Transcreva fielmente, do texto sobre o romance Thérèse Desqueyroux, o trecho que começa em "É precisamente pelo" e termina em "Literatura em 1952.".
##### Texto do exercício #####
Thérèse Desqueyroux, de François Mauriac

 

Thérèse Desqueyroux é uma jovem mulher que vai a tribunal para ser julgada pela tentativa de envenenamento do marido, Bernard. Oriunda de uma família influente na época, e por forma a abafar o escândalo, apesar de todas as provas indiciarem a sua culpa — incluindo a falsificação de receitas médicas —, o caso acaba arquivado, sendo declarado improcedente.

É precisamente pelo fim do julgamento da protagonista que começa este romance, da autoria do escritor francês François Mauriac, Prémio Nobel da Literatura em 1952.

«Nunca os dois esposos estiveram tão unidos como naquela defesa; unidos numa só carne () Reconstituíram, expressamente para o juiz, uma história simples, sólida, e que pudesse satisfazer essa criatura lógica.»

Não se pense, contudo, que este testemunho de defesa por parte da suposta vítima estava isente de contrapartidas: «Terminado o pesadelo, de que irão falar nessa noite Bernard e Thérèse? () Nada haverá entre eles além do que realmente aconteceu...»

Na verdade, o pior estava por vir: Thérèse é isolada pelo marido numa casa em Argelouse, com a desculpa de que se encontrava neurasténica. «Sem obedecer a uma vontade deliberada, a sua dor tornava-se assim a sua ocupação e — quem sabe? — a sua razão de estar no mundo.» As suas aparições públicas eram apenas ocasionais, como idas à igreja e, mais tarde, ao casamento da sua cunhada, Anne, da qual Thérèse exercia grande influência.

Numa floresta povoada por pinheiros, na região de Landes do início do século XX, vamos conhecendo, através de uma narrativa repleta de analepses, o mundo interior da protagonista, uma mulher de estudos e que está consciente da sua complexidade, permanentemente insatisfeita com as condicionantes impostas pela sociedade e a família à sua condição de género.
##### Dados fornecidos #####
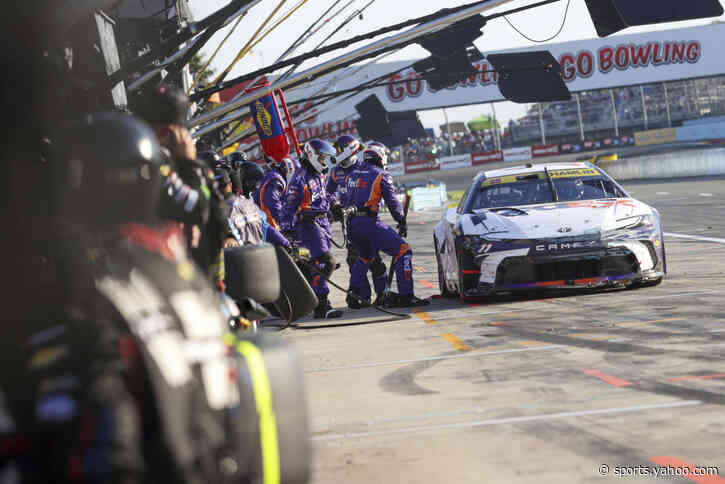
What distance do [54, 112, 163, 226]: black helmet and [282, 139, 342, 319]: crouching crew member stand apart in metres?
7.30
#####
Resultado da tarefa:
É precisamente pelo fim do julgamento da protagonista que começa este romance, da autoria do escritor francês François Mauriac, Prémio Nobel da Literatura em 1952.